### [REQUIREMENTS]
Print each of the rows below unchanged, word for word and line for line.

═════ SUPPLIED ENTRIES ═════

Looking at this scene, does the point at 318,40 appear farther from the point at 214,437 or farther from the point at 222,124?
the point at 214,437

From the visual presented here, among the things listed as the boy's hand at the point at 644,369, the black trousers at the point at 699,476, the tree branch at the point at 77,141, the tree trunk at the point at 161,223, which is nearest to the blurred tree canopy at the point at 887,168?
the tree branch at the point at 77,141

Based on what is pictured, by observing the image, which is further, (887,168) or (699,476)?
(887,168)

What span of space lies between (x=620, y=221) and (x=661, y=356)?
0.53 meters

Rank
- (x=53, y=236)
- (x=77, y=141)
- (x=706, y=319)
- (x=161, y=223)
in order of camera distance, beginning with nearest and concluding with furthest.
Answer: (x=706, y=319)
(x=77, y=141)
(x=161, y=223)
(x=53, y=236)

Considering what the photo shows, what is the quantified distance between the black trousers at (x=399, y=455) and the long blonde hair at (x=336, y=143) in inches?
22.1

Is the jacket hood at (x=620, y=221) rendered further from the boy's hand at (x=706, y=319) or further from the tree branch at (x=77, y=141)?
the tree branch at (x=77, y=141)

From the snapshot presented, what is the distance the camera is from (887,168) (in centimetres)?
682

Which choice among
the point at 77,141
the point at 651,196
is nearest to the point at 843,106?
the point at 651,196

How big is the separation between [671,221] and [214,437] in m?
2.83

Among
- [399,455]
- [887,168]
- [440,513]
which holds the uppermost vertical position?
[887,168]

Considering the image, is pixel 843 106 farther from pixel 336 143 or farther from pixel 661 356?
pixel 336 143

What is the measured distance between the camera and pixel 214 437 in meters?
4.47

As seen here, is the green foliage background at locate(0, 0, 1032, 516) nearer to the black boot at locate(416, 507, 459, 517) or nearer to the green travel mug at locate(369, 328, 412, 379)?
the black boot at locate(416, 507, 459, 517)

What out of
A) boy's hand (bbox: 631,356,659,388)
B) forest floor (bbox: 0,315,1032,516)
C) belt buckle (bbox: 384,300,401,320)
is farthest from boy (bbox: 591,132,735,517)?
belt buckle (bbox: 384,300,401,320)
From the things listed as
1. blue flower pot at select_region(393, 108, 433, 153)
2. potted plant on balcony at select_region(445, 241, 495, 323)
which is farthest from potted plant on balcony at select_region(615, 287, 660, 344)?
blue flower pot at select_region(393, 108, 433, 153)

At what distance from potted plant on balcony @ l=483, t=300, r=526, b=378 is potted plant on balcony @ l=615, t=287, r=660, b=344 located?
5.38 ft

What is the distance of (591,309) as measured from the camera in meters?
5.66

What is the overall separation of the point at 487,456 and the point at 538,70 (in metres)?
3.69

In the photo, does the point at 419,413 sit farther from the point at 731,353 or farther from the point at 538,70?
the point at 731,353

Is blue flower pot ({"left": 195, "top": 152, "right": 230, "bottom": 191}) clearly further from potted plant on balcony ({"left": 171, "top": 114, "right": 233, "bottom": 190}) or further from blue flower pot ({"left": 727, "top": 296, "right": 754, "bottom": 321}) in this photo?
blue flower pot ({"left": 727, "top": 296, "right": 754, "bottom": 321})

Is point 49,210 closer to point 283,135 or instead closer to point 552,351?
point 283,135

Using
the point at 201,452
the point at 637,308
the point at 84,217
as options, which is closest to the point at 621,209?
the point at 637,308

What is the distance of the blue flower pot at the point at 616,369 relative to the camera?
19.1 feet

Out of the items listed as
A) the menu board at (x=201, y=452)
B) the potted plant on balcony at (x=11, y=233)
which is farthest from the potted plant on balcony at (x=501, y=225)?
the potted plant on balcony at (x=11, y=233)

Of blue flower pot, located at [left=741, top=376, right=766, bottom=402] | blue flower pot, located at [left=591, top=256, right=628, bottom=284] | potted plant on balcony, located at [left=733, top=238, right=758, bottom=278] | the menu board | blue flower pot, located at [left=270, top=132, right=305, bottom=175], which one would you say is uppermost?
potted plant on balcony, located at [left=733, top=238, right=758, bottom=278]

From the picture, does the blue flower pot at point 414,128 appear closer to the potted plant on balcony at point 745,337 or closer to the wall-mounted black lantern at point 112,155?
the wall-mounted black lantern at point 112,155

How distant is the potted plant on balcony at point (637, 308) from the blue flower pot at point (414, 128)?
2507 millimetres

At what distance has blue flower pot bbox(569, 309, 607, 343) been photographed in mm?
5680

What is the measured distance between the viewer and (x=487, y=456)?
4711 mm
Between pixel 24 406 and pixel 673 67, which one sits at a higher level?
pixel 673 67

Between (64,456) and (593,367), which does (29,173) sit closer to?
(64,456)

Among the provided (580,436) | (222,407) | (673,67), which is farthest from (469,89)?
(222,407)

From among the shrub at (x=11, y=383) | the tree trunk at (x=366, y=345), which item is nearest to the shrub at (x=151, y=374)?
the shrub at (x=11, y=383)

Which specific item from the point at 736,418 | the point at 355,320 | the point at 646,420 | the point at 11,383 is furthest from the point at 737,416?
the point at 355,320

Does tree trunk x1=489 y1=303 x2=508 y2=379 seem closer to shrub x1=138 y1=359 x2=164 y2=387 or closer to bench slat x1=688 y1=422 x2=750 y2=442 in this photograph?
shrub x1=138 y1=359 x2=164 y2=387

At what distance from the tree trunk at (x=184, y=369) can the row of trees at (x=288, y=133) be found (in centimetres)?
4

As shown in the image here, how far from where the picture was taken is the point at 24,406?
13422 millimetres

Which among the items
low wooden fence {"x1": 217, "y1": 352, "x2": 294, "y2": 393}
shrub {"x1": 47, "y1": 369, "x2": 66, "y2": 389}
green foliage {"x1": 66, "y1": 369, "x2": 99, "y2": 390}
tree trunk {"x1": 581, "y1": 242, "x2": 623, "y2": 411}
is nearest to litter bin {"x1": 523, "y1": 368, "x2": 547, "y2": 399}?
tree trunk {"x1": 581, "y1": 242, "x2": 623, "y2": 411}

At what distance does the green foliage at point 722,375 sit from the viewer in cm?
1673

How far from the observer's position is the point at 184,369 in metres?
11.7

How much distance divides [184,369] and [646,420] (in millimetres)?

═════

### [RESULT]
Looking at this scene, does the point at 318,40 appear farther from the point at 214,437 or farther from the point at 222,124?
the point at 214,437

From the visual presented here, among the things listed as the boy's hand at the point at 644,369, the black trousers at the point at 699,476, the tree branch at the point at 77,141, the tree trunk at the point at 161,223, which is nearest to the blurred tree canopy at the point at 887,168?
the tree branch at the point at 77,141

Based on what is pictured, by observing the image, which is further, (887,168) or (699,476)?
(887,168)

What span of space lies between (x=620, y=221) and (x=661, y=356)?
0.53 meters

Rank
- (x=53, y=236)
- (x=77, y=141)
- (x=706, y=319)
- (x=161, y=223)
in order of camera distance, beginning with nearest and concluding with furthest.
Answer: (x=706, y=319)
(x=77, y=141)
(x=161, y=223)
(x=53, y=236)

Considering what the photo shows, what is the quantified distance between the black trousers at (x=399, y=455) and the long blonde hair at (x=336, y=143) in inches?
22.1

Is the jacket hood at (x=620, y=221) rendered further from the boy's hand at (x=706, y=319) or further from the tree branch at (x=77, y=141)?
the tree branch at (x=77, y=141)

From the snapshot presented, what is the distance the camera is from (887,168) (in centimetres)?
682

Which choice among
the point at 77,141
the point at 651,196
is nearest to the point at 843,106?
the point at 651,196

How big is the separation between [671,221] and [214,437] in m?
2.83

Among
- [399,455]
- [887,168]
- [440,513]
which holds the uppermost vertical position?
[887,168]

Considering the image, is pixel 843 106 farther from pixel 336 143 or farther from pixel 661 356?
pixel 336 143

What is the measured distance between the camera and pixel 214 437 in meters?
4.47

As seen here, is the green foliage background at locate(0, 0, 1032, 516) nearer to the black boot at locate(416, 507, 459, 517) or nearer to the green travel mug at locate(369, 328, 412, 379)?
the black boot at locate(416, 507, 459, 517)

What out of
A) boy's hand (bbox: 631,356,659,388)
B) forest floor (bbox: 0,315,1032,516)
C) belt buckle (bbox: 384,300,401,320)
is farthest from boy (bbox: 591,132,735,517)?
belt buckle (bbox: 384,300,401,320)
From the things listed as
1. blue flower pot at select_region(393, 108, 433, 153)
2. potted plant on balcony at select_region(445, 241, 495, 323)
which is farthest from potted plant on balcony at select_region(615, 287, 660, 344)?
blue flower pot at select_region(393, 108, 433, 153)

At what distance from potted plant on balcony @ l=483, t=300, r=526, b=378 is potted plant on balcony @ l=615, t=287, r=660, b=344 located?
5.38 ft

What is the distance of (591,309) as measured from the camera in meters?
5.66

What is the overall separation of the point at 487,456 and the point at 538,70 (in metres)?
3.69

In the photo, does the point at 419,413 sit farther from the point at 731,353 or farther from the point at 538,70?
the point at 731,353

Is blue flower pot ({"left": 195, "top": 152, "right": 230, "bottom": 191}) clearly further from potted plant on balcony ({"left": 171, "top": 114, "right": 233, "bottom": 190}) or further from blue flower pot ({"left": 727, "top": 296, "right": 754, "bottom": 321}) in this photo?
blue flower pot ({"left": 727, "top": 296, "right": 754, "bottom": 321})

Is point 49,210 closer to point 283,135 or instead closer to point 552,351?
point 283,135

Using
the point at 201,452
the point at 637,308
the point at 84,217
as options, which is closest to the point at 621,209?
the point at 637,308

What is the distance of the blue flower pot at the point at 616,369 relative to the camera?
19.1 feet

Out of the items listed as
A) the menu board at (x=201, y=452)
B) the potted plant on balcony at (x=11, y=233)
which is farthest from the potted plant on balcony at (x=501, y=225)?
the potted plant on balcony at (x=11, y=233)

Of blue flower pot, located at [left=741, top=376, right=766, bottom=402] | blue flower pot, located at [left=591, top=256, right=628, bottom=284] | potted plant on balcony, located at [left=733, top=238, right=758, bottom=278] | the menu board | blue flower pot, located at [left=270, top=132, right=305, bottom=175], which one would you say is uppermost?
potted plant on balcony, located at [left=733, top=238, right=758, bottom=278]

From the picture, does the blue flower pot at point 414,128 appear closer to the potted plant on balcony at point 745,337 or closer to the wall-mounted black lantern at point 112,155?
the wall-mounted black lantern at point 112,155

How distant is the potted plant on balcony at point (637, 308) from the blue flower pot at point (414, 128)?
2507 millimetres

At what distance has blue flower pot bbox(569, 309, 607, 343) been photographed in mm?
5680

What is the measured distance between the viewer and (x=487, y=456)?
4711 mm
Between pixel 24 406 and pixel 673 67, which one sits at a higher level?
pixel 673 67

Between (64,456) and (593,367), which does (29,173) sit closer to?
(64,456)

Among the provided (580,436) | (222,407) | (673,67), which is farthest from (469,89)?
(222,407)

From among the shrub at (x=11, y=383) | the tree trunk at (x=366, y=345), which item is nearest to the shrub at (x=151, y=374)?
the shrub at (x=11, y=383)

Which specific item from the point at 736,418 | the point at 355,320 | the point at 646,420 | the point at 11,383 is furthest from the point at 737,416?
the point at 355,320

Does tree trunk x1=489 y1=303 x2=508 y2=379 seem closer to shrub x1=138 y1=359 x2=164 y2=387 or closer to bench slat x1=688 y1=422 x2=750 y2=442 in this photograph?
shrub x1=138 y1=359 x2=164 y2=387

At what distance from the tree trunk at (x=184, y=369) can the row of trees at (x=288, y=133) be found (in centimetres)?
4

As shown in the image here, how far from where the picture was taken is the point at 24,406?
13422 millimetres

Which among the items
low wooden fence {"x1": 217, "y1": 352, "x2": 294, "y2": 393}
shrub {"x1": 47, "y1": 369, "x2": 66, "y2": 389}
green foliage {"x1": 66, "y1": 369, "x2": 99, "y2": 390}
tree trunk {"x1": 581, "y1": 242, "x2": 623, "y2": 411}
is nearest to litter bin {"x1": 523, "y1": 368, "x2": 547, "y2": 399}?
tree trunk {"x1": 581, "y1": 242, "x2": 623, "y2": 411}

At what distance does the green foliage at point 722,375 sit from the viewer in cm?
1673

How far from the observer's position is the point at 184,369 in metres?
11.7

How much distance divides [184,369] and [646,420] (in millimetres)?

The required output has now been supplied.